- Questions -
**A.** List every bloodline named in the opening question of the forum thread.
**B.** Answer these questions from the forum thread:
(i) What cross is given for Easy Out?
(ii) How many messages does tadpole have?
(iii) According to justintime, what is the first thing to do?

-- Supplied text follows --

My question is, at ay point should I consider any Heat Wave sons, WMW sons, or do the Heat Seeker and Easy Out bloodlines rule these out?  Can I use Double Stuff lines or does Easy Out (WMW X Double Stuff cow) cause an issue?  How far back in a genetic line should I consider? Is two generations separation enough, and with the clubby bulls X clubby cows how the heck do you keep it all straight past two generations anyway?  All that said, should I always use clean bulls on her?

It's amazing how many of the popular clubbie bulls have some lineage, somewhere,  or even a combination of  Heat Seeker/Wave and/or  WMW.  What's a guy to do?



 

tadpole

Well-known member
Joined
Jun 21, 2008
Messages
214
take jbw's advice on this one.  If yours turns out half as good as the one he has,  it will be great!!!  JBW, is that little heifer still looking as good as the last time I saw her?
 

justintime

Well-known member
Joined
May 26, 2007
Messages
4,346
Location
Saskatchewan Canada
The first thing to do is test your cow. That will determine what choices you will have, if having a defective calf is your main concern.

-- Supplied text concluded --
-- Supplied data follows --

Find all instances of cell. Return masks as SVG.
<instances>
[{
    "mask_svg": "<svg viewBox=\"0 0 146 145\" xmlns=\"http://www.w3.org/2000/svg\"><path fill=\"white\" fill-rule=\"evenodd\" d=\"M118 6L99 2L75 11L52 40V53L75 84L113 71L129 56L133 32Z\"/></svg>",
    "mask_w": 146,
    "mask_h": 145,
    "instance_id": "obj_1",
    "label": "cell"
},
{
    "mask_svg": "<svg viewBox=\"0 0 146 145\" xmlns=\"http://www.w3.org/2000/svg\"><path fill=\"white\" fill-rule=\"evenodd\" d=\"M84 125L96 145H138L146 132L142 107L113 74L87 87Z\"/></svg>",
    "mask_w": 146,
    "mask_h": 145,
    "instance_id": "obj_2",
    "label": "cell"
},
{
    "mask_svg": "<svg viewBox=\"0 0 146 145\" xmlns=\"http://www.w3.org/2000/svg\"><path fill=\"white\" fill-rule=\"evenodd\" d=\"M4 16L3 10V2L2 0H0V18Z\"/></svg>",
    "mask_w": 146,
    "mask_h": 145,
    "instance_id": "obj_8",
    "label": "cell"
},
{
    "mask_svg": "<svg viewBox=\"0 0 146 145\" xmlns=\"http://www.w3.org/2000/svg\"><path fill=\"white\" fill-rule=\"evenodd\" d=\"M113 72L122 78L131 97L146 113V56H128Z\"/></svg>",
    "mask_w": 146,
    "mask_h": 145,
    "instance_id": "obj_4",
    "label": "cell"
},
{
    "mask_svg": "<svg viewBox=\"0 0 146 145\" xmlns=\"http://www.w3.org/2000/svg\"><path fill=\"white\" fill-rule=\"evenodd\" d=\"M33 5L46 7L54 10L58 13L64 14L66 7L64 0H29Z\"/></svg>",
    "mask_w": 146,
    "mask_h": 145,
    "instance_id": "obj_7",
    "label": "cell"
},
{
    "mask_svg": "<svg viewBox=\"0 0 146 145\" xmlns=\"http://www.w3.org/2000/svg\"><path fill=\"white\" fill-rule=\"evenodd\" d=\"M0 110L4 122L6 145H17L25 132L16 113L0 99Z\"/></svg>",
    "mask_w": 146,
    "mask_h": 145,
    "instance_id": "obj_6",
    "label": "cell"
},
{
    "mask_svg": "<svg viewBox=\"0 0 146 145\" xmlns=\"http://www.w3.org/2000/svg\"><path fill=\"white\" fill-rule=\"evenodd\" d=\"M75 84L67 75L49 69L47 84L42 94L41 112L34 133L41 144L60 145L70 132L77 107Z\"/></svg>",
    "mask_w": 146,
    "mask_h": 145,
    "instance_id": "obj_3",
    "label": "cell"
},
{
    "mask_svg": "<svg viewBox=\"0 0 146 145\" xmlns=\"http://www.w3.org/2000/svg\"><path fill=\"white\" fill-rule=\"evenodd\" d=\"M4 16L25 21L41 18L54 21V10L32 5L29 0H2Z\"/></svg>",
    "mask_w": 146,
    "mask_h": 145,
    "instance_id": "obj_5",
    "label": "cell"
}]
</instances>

-- Supplied data concluded --

- Expected outputs -
**A.** Heat Wave, WMW, Heat Seeker, Easy Out, Double Stuff

**B.**
(i) WMW X Double Stuff cow
(ii) 214
(iii) Test your cow.